ATIVIDADES:
A. Atualize o trecho do texto sobre o crime de desacato de "Primeira observação que" a "em razão dela.", substituindo "funcionário público" por "servidor público".
B. Escreva a continuação do texto sobre o crime de desacato, começando logo após a última frase apresentada.

TEXTO EM ESTUDO:
-*-
30 de junho de 2025
Politica

Aldo Rebelo x Moraes: a testemunha responde da forma que entender

Diante da pequena discussão existente o político de esquerda e ex-ministro dos governos Lula e Dilma, Aldo Rebelo, e um ministro do Supremo Tribunal Federal, durante a oitiva do primeiro como testemunha, sinto-me na obrigação de esclarecer do que se trata o crime de desacato, cuja prisão foi ameaçada pelo DD Magistrado.

Desacato é crime previsto no artigo 331 do Código Penal, que tem a seguinte definição típica:

“Desacatar funcionário público no exercício da função ou em razão dela: Pena. Detenção, de seis meses a dois anos, ou multa”.

Primeira observação que faço é que se trata de delito de pequeno potencial ofensivo, de competência do Juizado Especial Criminal, passível de conciliação entre os envolvidos, transação penal e, promovida a ação, suspensão condicional do processo, que, mesmo advindo condenação, dificilmente haverá prisão, exceto se se tratar de indivíduo reincidente específico.

Não é qualquer discussão entre o autor e o funcionário público que ensejará a adequação típica, haja vista a norma tutelar o prestígio dos agentes do Poder Público no exercício da função pública ou em razão dela.

Assim, para que ocorra o crime, o prestígio dos agentes do Poder Público, que exercem seus ofícios ou em razão deles, deve ser ferido. Por isso, não é qualquer palavra ou frase, ou mesmo discussão entre os envolvidos, que caracterizará o delito, mas algo que tenha o potencial de menoscabar ou aviltar o funcionário público, que, no exercício de suas funções, representa o Estado, que deve sempre ser respeitado.

O delito pode ser cometido por qualquer pessoa, inclusive por funcionário público e advogado.

Embora haja entendimento de que o funcionário público não pode ser autor deste delito, porque o desacato está inserido no capítulo que trata dos crimes praticados por particular contra a administração em geral, entendemos que é perfeitamente possível. Isso porque o funcionário público que desacata outro funcionário público, superior hierárquico ou não, despe-se dessa qualidade e equipara-se ao particular. Portanto, pode ser ele autor de desacato.
-*-
DADOS FORNECIDOS:

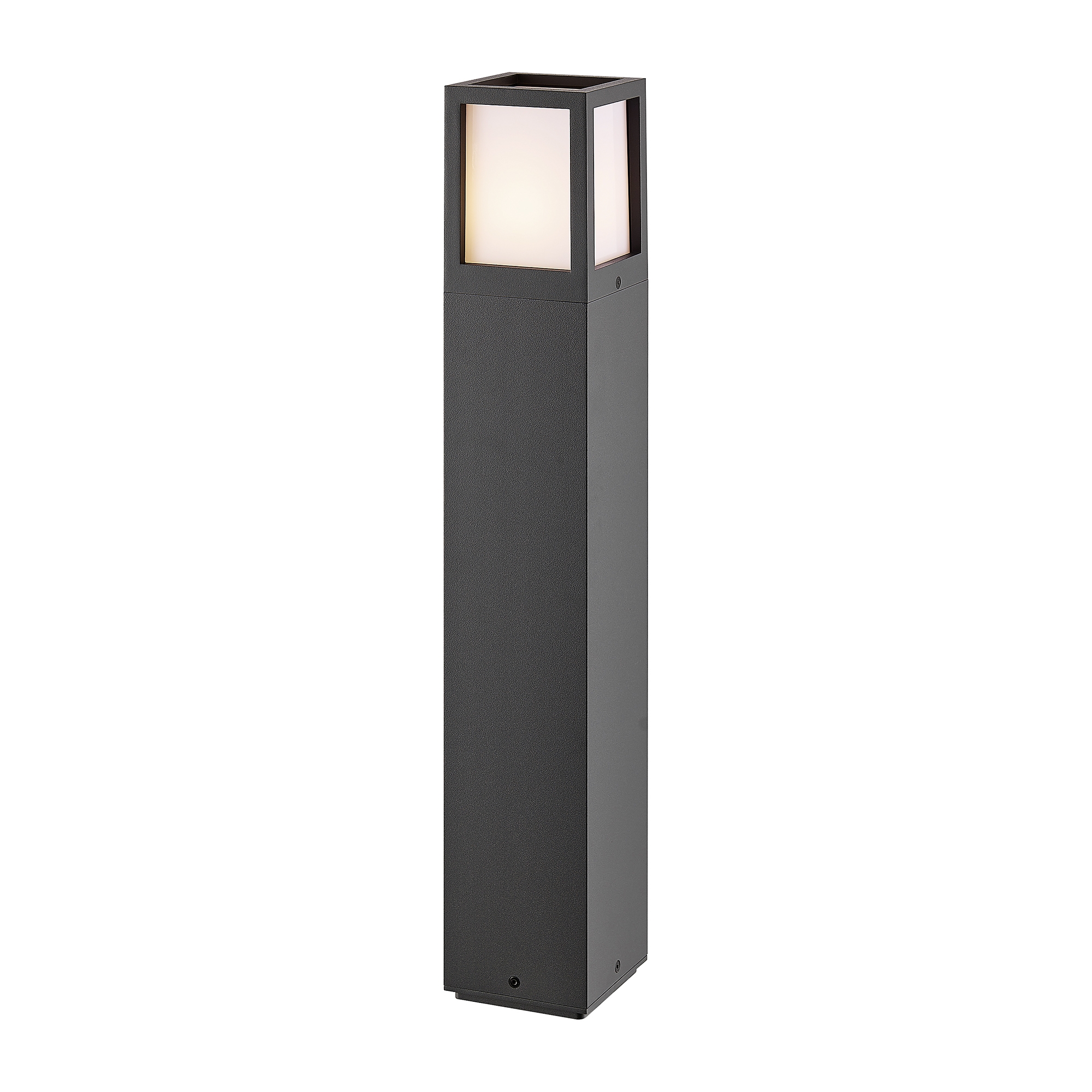 Facado 2 Square opal 650mm, 1x max 20 W, E27, Dunkelgrau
-*-
SUAS RESPOSTAS:
A.
Primeira observação que faço é que se trata de delito de pequeno potencial ofensivo, de competência do Juizado Especial Criminal, passível de conciliação entre os envolvidos, transação penal e, promovida a ação, suspensão condicional do processo, que, mesmo advindo condenação, dificilmente haverá prisão, exceto se se tratar de indivíduo reincidente específico.

Não é qualquer discussão entre o autor e o servidor público que ensejará a adequação típica, haja vista a norma tutelar o prestígio dos agentes do Poder Público no exercício da função pública ou em razão dela.

B.
Com o advento do art. 133 da Constituição Federal, que colocou o advogado como essencial ao funcionamento da Justiça, tornando-o inviolável por suas manifestações e atos no exercício da profissão, nos termos da lei, pretendeu-se dar um alcance maior à norma, o que não é possível. Isso porque esses atos e manifestações devem ser feitos nos termos da lei, ou seja, de acordo com essa norma permissiva, que já era existente e aplicável (CP, art. 142, I).

O Estatuto da Ordem dos Advogados do Brasil (Lei 8.906/1994), em seu art. 7º, § 2º, instituiu semelhante dispositivo, dizendo que

O advogado tem imunidade profissional, não constituindo injúria, difamação ou desacato puníveis qualquer manifestação de sua parte, no exercício de sua atividade, em juízo ou fora dele, sem prejuízo das sanções disciplinares perante a OAB, pelos excessos que cometer.

Por esse dispositivo, a imunidade é extensível a atos judiciais fora do juízo, desde que no exercício de suas atividades profissionais de advogado. No que é pertinente à inclusão do crime de desacato, o Supremo Tribunal Federal tornou-a sem efeito, declarando sua inconstitucionalidade (1). No mais, a interpretação continua sendo a mesma, ou seja, haverá a imunidade desde que a ofensa seja feita nos termos do art. 142, I, do CP, uma vez que a indenidade não pretende acobertar abusos, tanto que a disposição constitucional a permite nos termos da lei.

A ação típica é desacatar, que significa desprestigiar, menoscabar o funcionário público que desempenha suas atribuições legais ou em razão delas. No primeiro caso, a vítima está desempenhando suas funções, seja qual for o local; no segundo, ela não está exercendo ato de ofício, mas a ofensa se dá em razão do exercício de sua função.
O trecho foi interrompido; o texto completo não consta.